On-Demand ISR on self-hosted Next.js

Next.js recently (in version 12.2) stabilized a new feature: On-Demand Incremental Static Regeneration. This is supposed to make it possible to invalidate stale statically rendered pages right when the content source changes.

My current project team fetches content from a headless CMS and runs Next.js on an autoscaling container service. We currently use incremental static regeneration with a fixed interval and considered using On-Demand ISR instead. This surfaced some problems that we were lucky to catch before a release.

Background

Static Rendering is one of the key features of Next.js. For pages where this feature is enabled, Next.js will fetch the necessary data (by executing getStaticProps) and pre-render the page during build time.

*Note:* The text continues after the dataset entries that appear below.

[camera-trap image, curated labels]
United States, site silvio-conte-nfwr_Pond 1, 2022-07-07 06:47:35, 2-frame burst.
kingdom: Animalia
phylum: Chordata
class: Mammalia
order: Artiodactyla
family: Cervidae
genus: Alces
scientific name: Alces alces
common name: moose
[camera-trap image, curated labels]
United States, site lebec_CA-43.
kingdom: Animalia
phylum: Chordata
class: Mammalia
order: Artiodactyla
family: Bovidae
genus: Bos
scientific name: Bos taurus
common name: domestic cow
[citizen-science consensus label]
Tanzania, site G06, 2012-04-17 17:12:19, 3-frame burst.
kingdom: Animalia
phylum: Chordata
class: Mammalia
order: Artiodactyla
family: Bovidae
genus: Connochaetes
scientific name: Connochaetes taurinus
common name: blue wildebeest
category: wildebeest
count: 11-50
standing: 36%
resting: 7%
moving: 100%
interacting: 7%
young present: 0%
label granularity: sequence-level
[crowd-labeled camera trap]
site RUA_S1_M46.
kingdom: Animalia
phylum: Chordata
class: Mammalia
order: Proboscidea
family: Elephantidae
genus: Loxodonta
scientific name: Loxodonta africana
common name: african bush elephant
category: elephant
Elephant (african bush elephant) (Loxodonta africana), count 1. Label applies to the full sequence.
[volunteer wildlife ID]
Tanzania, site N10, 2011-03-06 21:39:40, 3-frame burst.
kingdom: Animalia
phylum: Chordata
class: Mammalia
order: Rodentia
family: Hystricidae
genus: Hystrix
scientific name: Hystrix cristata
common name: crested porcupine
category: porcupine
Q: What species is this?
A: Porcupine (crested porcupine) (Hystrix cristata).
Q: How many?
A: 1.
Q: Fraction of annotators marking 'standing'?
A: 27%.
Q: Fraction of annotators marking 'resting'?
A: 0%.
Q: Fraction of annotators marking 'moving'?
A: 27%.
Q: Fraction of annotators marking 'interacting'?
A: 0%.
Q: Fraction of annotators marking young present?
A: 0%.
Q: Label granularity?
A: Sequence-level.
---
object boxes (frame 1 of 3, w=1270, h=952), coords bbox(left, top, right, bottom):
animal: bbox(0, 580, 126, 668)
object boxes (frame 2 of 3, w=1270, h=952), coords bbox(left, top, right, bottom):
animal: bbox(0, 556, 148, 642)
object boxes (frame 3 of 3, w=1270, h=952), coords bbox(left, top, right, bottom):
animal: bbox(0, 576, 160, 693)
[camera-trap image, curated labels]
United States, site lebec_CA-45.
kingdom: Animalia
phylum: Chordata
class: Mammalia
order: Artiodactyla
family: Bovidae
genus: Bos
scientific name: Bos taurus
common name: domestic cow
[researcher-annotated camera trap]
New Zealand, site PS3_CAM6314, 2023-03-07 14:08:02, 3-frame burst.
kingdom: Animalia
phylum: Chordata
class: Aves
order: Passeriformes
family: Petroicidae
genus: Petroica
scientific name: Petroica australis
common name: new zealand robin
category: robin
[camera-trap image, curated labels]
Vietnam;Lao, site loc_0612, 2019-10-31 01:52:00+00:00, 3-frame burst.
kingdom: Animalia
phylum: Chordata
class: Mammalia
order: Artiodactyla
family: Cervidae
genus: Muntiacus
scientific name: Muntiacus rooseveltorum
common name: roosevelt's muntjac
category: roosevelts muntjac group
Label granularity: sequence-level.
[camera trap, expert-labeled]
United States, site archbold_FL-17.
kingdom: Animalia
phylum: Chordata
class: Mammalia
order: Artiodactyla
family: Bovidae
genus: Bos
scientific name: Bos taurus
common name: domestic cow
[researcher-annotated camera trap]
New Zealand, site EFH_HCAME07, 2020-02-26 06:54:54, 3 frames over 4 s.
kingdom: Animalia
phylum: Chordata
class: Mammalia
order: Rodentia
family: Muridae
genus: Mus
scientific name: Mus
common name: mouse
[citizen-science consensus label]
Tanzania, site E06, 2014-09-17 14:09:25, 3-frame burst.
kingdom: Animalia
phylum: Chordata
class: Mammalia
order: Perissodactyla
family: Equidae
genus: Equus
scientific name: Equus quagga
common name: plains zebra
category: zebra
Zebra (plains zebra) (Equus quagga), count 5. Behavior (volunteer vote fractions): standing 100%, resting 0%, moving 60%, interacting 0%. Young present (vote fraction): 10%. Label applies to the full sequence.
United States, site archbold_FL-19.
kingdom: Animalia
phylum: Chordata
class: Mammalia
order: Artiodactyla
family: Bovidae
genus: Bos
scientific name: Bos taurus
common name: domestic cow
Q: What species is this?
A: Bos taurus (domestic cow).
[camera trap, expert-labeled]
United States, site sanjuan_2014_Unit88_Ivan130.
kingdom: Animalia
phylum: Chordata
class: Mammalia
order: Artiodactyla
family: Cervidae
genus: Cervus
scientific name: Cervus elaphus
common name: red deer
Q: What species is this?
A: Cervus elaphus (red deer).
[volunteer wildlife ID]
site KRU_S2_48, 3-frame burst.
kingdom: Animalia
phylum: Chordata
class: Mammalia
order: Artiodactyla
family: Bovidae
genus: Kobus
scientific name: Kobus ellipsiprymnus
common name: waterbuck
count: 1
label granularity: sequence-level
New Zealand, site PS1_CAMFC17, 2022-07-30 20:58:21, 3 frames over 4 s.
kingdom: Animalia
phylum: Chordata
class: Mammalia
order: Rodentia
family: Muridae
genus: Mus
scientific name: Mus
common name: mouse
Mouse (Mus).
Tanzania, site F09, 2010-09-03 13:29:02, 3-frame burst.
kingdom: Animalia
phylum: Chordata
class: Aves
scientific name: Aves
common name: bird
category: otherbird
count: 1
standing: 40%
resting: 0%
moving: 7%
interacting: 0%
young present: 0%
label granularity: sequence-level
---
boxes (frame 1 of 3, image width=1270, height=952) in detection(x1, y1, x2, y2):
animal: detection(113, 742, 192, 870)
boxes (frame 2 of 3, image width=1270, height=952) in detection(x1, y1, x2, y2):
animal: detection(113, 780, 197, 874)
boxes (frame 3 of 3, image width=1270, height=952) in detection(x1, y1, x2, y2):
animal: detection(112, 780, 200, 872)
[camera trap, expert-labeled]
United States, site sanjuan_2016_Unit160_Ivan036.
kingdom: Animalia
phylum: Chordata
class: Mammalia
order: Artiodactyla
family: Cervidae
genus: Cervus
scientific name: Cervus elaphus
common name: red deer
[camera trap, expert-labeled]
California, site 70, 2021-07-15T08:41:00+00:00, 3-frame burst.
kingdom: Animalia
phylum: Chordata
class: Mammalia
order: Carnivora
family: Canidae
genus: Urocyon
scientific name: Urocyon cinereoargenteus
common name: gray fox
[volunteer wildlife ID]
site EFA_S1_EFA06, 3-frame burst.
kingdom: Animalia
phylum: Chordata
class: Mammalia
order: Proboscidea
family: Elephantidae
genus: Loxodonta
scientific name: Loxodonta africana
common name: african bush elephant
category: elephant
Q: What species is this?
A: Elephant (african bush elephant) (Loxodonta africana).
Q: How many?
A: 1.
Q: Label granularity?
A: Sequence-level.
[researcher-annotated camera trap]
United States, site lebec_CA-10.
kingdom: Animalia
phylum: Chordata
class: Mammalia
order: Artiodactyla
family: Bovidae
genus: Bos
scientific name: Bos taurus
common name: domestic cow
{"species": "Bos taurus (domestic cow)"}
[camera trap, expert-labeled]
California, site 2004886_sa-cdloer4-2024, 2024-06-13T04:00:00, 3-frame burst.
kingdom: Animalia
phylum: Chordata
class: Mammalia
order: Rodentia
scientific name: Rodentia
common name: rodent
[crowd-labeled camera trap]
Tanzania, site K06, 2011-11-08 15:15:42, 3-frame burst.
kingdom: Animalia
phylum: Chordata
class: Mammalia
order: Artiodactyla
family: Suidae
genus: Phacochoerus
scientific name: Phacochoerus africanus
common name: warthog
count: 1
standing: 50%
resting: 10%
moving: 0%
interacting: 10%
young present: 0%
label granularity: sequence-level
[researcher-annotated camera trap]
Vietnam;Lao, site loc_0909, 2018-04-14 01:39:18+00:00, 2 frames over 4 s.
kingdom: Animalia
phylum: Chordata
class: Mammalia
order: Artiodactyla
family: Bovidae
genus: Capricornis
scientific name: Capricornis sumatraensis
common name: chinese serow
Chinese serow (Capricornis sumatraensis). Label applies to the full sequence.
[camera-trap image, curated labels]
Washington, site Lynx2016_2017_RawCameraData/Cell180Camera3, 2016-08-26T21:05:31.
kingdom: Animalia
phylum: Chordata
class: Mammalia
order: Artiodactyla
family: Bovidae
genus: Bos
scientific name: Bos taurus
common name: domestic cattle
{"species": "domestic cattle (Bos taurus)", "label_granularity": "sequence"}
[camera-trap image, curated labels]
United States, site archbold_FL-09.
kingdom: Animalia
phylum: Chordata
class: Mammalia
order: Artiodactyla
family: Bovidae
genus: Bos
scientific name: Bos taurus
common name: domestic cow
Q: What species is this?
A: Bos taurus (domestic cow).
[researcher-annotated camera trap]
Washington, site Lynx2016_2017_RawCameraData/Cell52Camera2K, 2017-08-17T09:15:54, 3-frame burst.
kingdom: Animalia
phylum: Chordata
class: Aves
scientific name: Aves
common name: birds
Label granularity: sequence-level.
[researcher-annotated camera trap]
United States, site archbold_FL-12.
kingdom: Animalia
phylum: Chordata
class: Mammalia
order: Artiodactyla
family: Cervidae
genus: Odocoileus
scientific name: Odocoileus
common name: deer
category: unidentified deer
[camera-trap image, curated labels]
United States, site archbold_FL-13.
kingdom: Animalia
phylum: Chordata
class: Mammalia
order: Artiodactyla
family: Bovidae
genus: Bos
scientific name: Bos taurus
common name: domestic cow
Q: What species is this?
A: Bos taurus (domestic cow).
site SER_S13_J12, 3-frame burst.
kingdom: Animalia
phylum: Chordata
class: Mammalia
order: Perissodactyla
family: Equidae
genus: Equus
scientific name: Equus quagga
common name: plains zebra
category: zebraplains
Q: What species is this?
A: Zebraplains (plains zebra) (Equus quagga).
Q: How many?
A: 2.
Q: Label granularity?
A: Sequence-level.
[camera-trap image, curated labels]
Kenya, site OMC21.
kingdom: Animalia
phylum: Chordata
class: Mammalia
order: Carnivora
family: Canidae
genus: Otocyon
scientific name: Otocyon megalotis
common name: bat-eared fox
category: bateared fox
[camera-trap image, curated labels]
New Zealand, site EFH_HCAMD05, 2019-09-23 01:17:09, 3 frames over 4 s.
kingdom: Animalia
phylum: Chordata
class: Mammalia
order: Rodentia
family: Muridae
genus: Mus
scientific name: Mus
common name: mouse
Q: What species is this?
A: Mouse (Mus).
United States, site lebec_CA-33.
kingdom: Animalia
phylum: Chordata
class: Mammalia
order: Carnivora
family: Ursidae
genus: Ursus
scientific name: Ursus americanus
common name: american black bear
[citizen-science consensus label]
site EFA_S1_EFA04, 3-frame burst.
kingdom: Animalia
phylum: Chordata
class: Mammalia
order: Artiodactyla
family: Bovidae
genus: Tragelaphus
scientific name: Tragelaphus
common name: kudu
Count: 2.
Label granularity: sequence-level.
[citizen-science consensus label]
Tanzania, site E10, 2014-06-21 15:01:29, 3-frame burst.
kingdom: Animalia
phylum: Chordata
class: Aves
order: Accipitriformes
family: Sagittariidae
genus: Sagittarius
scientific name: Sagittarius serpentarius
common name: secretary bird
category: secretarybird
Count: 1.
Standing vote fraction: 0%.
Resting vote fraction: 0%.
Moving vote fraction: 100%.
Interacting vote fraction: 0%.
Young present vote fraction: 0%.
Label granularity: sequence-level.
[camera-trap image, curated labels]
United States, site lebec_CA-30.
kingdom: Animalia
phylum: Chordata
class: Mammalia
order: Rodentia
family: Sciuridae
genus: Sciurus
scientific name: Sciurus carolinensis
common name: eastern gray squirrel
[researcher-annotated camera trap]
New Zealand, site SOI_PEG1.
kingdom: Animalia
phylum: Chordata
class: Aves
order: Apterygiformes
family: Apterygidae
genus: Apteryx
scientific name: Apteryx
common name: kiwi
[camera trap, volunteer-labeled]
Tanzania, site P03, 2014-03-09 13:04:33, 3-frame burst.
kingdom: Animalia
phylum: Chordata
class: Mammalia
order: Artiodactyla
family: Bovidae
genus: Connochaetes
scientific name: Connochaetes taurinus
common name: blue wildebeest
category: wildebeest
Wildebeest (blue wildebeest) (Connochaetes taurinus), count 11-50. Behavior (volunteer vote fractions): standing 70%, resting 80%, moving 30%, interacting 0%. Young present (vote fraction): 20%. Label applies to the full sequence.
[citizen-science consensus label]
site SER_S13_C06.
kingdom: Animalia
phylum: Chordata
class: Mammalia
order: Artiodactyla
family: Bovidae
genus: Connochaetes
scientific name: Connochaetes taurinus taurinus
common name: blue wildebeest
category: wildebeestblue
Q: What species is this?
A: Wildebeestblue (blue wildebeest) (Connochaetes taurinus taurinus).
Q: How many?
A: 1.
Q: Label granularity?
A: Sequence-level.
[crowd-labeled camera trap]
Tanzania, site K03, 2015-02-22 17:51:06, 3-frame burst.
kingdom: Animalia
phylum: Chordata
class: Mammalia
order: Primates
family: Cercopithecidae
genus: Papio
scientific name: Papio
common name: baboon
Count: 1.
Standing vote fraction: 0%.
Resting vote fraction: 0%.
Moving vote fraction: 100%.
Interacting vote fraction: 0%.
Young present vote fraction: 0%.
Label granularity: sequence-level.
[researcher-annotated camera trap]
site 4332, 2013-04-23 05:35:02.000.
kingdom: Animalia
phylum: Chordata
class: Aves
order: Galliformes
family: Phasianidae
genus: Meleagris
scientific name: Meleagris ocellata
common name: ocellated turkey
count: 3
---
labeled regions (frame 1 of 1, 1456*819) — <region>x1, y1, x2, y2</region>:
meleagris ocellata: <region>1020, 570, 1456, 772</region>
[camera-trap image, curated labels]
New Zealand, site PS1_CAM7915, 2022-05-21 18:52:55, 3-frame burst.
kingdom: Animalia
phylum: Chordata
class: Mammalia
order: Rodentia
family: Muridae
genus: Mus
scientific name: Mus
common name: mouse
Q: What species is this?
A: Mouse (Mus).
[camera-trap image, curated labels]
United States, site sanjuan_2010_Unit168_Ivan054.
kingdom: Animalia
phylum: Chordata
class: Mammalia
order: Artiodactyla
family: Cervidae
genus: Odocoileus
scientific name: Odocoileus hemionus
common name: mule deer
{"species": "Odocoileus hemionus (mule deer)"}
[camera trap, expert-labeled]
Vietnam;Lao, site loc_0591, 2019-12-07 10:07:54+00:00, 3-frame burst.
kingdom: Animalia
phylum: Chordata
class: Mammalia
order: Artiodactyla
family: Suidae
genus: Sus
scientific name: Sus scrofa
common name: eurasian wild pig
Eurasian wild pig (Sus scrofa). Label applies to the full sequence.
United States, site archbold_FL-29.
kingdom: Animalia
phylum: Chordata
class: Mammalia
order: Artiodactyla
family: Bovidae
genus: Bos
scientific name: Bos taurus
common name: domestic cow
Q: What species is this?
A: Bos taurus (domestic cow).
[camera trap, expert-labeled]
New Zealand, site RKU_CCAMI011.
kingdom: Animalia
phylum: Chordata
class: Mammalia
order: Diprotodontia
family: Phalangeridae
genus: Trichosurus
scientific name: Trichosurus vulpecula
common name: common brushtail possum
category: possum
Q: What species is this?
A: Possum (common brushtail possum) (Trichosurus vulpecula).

Incremental Static Regeneration (ISR) extends this concept to pages where the path is not known at build time, e.G. when a new blog post is created and a user visits it, Next.js can fetch its data, render the content on demand and cache it for future requests. It is possible to specify an interval after which Next.js will automatically rebuild the content.

On-Demand ISR is an API to manually invalidate the cached content. With this feature it is possible to have the content backend, e.g. a CMS, call a webhook to rebuild pages immediately when content changes instead of having to

trigger a complete new build on each content change
wait for the revalidation interval until new content comes online.

This works by setting up an API route that will invalidate the relevant content:

// /pages/api/revalidate.ts
export default function handler() {
  // do some authentication here
  revalidate()
}

Self-hosted Next.js

Many of our customer run Next.js on an auto-scaling container platform. Typical candidates are

Kubernetes-based deployments
Google Cloud Run
AWS Fargate
fly.io

these platforms work in a similar way: They spin up a container running the actual Next.js instance. Then the platform automatically watches the container's resource usage and spins up additional instances if metrics such as memory or CPU usage go above some threshold. Requests will be routed to a load balancer that automatically selects an instance to route each request to.

Schemazeichnung der Funktionsweise eines Load-Balancer — Multiple instances with a load balancer

The Problem

Data from ISR will be stored in the local memory and/or file system of each container.

An invalidation request from the content source to /api/revalidate will be routed through the same load balancer as any other request and therefore reach exactly one of the running containers.

Therefore the invalidation request will invalidate only the local cache of one of the containers leaving all other containers with an outdated version of the page.

Schemazeichnung einer Next.js-Instanz mit einer veralteten, gecacheten Response nach einem invalidate-aufruf — A stale cached response after invalidation

Mitigation

To avoid this problem there are several strategies:

Figure out a way to route revalidation requests to all containers, not just to one of them. As far as I know this in nontrivial on at least Cloud Run and Fargate deployments. It also comes with its own set of issues such as what happens if one instance is temporarily unavailable when the invalidation is requested.
Replace the containers instead of just invalidating the cache. This will take a bit longer and require interaction with the container orchestrator but it will work.
Resort to revalidation intervals instead and live with the fact that it'll take a moment for updated content to go online and that your container will re-render your page a couple of times more often than strictly necessary.

Summary

In auto-scaling environments, invalidation-requests will usually hit only one of the active instances.
Distributing the invalidation-request to an unknown number of running instances is hard.

My recommendation is to stick with invalidation intervals for ISR on auto-scaling cloud infrastructure because it provides a seamless experience (with stale-while-revalidate caching) without the pain of distributed cache invalidation.